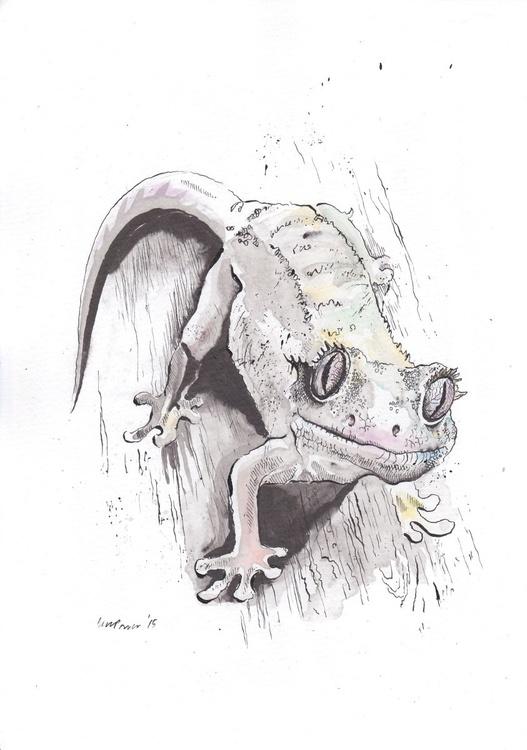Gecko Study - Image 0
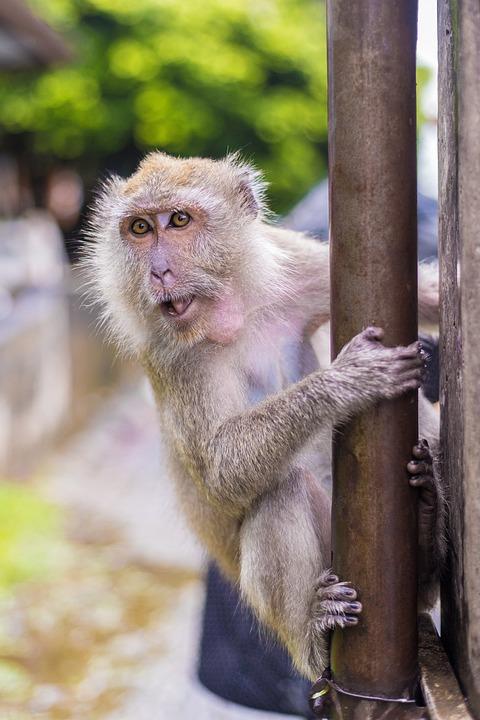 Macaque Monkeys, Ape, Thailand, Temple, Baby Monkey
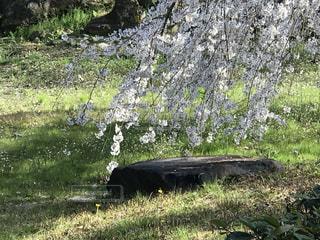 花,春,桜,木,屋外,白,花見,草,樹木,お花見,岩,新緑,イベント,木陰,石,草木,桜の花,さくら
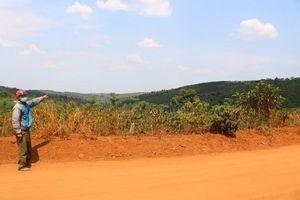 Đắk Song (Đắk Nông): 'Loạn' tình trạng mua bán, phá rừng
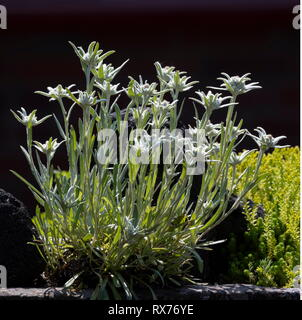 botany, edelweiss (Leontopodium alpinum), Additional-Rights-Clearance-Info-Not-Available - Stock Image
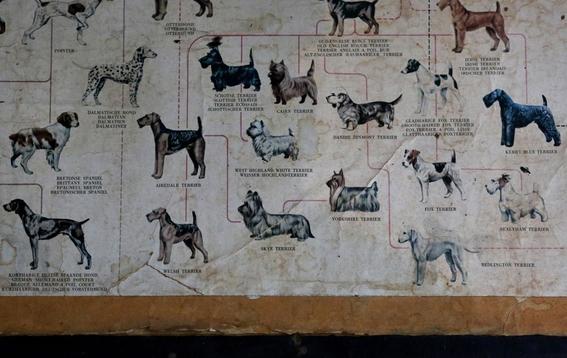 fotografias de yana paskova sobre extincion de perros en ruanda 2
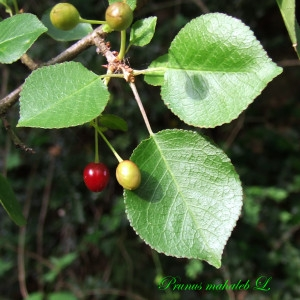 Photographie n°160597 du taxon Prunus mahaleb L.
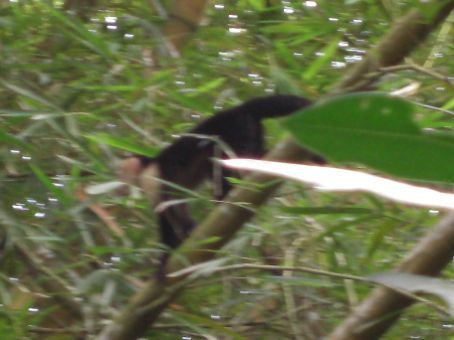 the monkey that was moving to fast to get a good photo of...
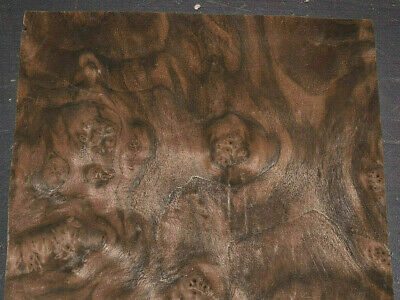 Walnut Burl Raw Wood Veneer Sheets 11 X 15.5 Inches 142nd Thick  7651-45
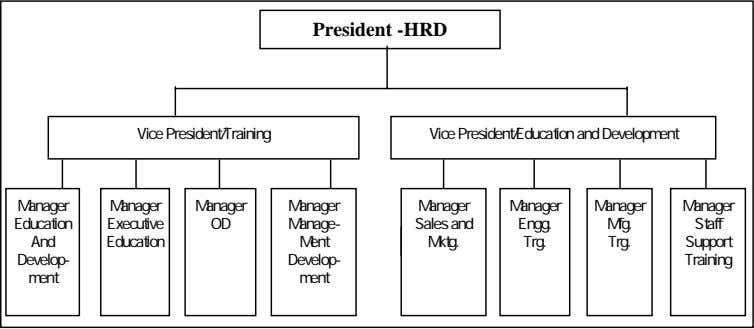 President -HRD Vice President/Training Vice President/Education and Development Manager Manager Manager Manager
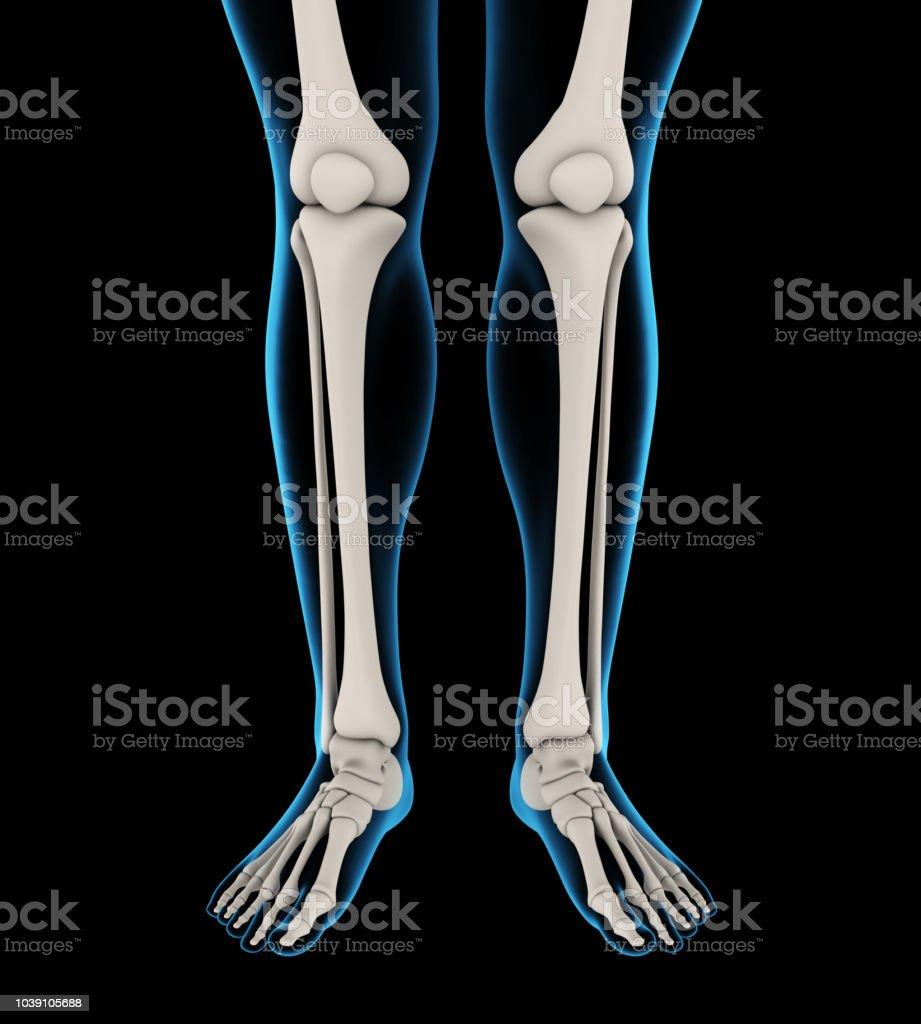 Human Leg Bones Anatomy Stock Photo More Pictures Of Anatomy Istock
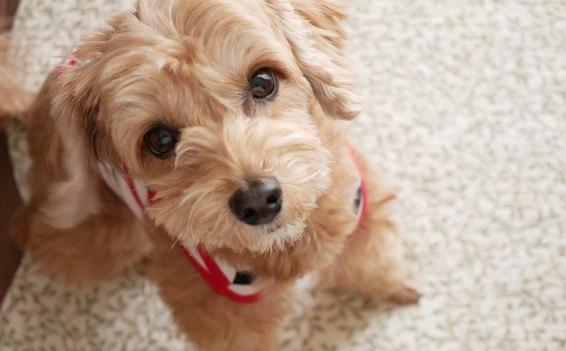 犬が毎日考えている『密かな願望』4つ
========================================
### Exercise instructions
Write out the records above once more, word for word, with no pictures.

### Completed task
Gecko Study - Image 0
 Macaque Monkeys, Ape, Thailand, Temple, Baby Monkey
 花,春,桜,木,屋外,白,花見,草,樹木,お花見,岩,新緑,イベント,木陰,石,草木,桜の花,さくら
 Đắk Song (Đắk Nông): 'Loạn' tình trạng mua bán, phá rừng
 botany, edelweiss (Leontopodium alpinum), Additional-Rights-Clearance-Info-Not-Available - Stock Image
 fotografias de yana paskova sobre extincion de perros en ruanda 2
 Photographie n°160597 du taxon Prunus mahaleb L.
 the monkey that was moving to fast to get a good photo of...
 Walnut Burl Raw Wood Veneer Sheets 11 X 15.5 Inches 142nd Thick  7651-45
 President -HRD Vice President/Training Vice President/Education and Development Manager Manager Manager Manager
 Human Leg Bones Anatomy Stock Photo More Pictures Of Anatomy Istock
 犬が毎日考えている『密かな願望』4つ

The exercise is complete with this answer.